═════ Supplied records

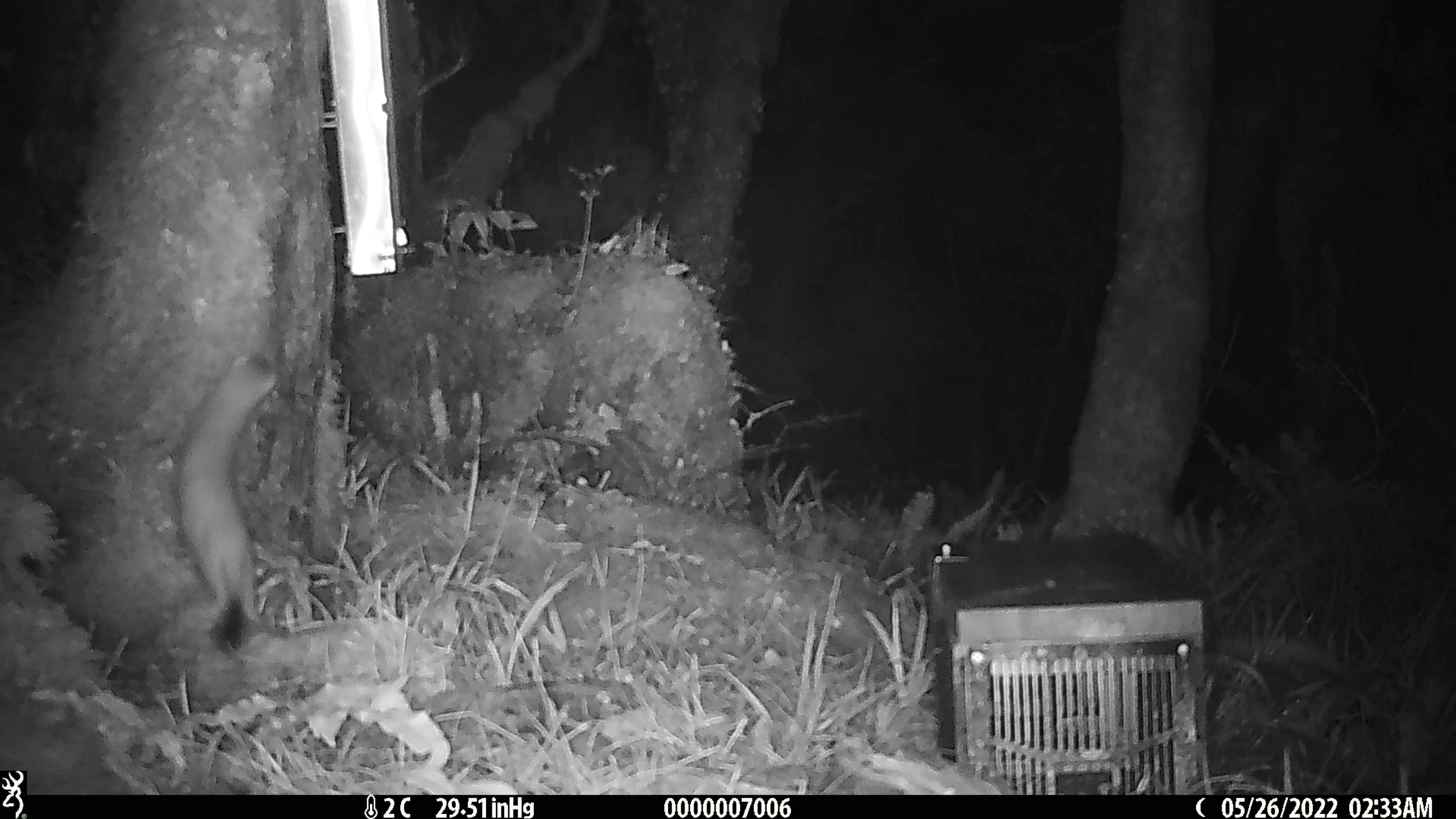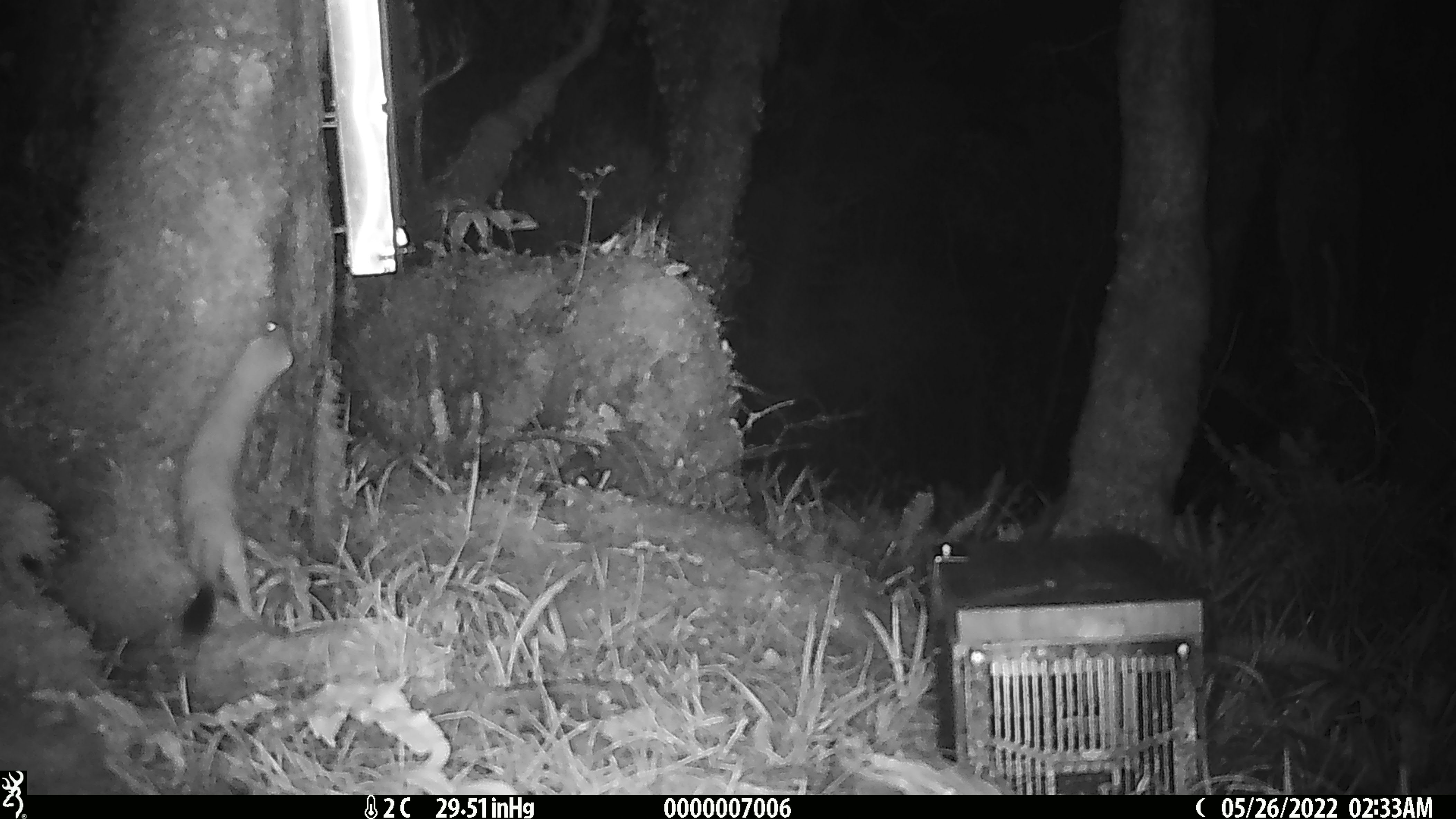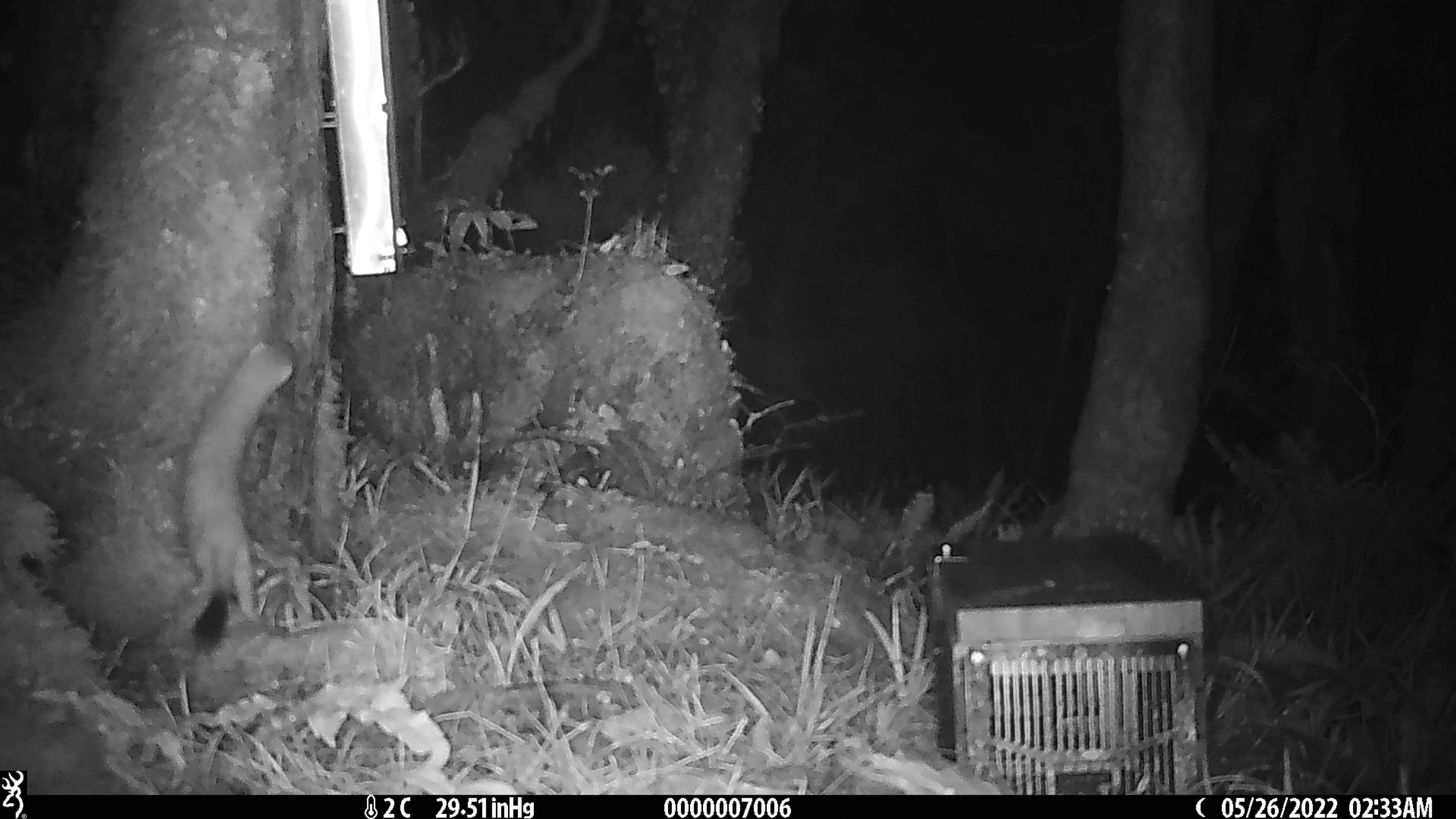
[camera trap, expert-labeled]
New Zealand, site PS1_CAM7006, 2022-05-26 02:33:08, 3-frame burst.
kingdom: Animalia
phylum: Chordata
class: Mammalia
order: Carnivora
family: Mustelidae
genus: Mustela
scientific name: Mustela erminea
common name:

══════════

Action item:
An exact copy of the lines from the one containing "order: Carnivora" through the end of the data above is the whole answer.

Output of the exercise:
order: Carnivora
family: Mustelidae
genus: Mustela
scientific name: Mustela erminea
common name:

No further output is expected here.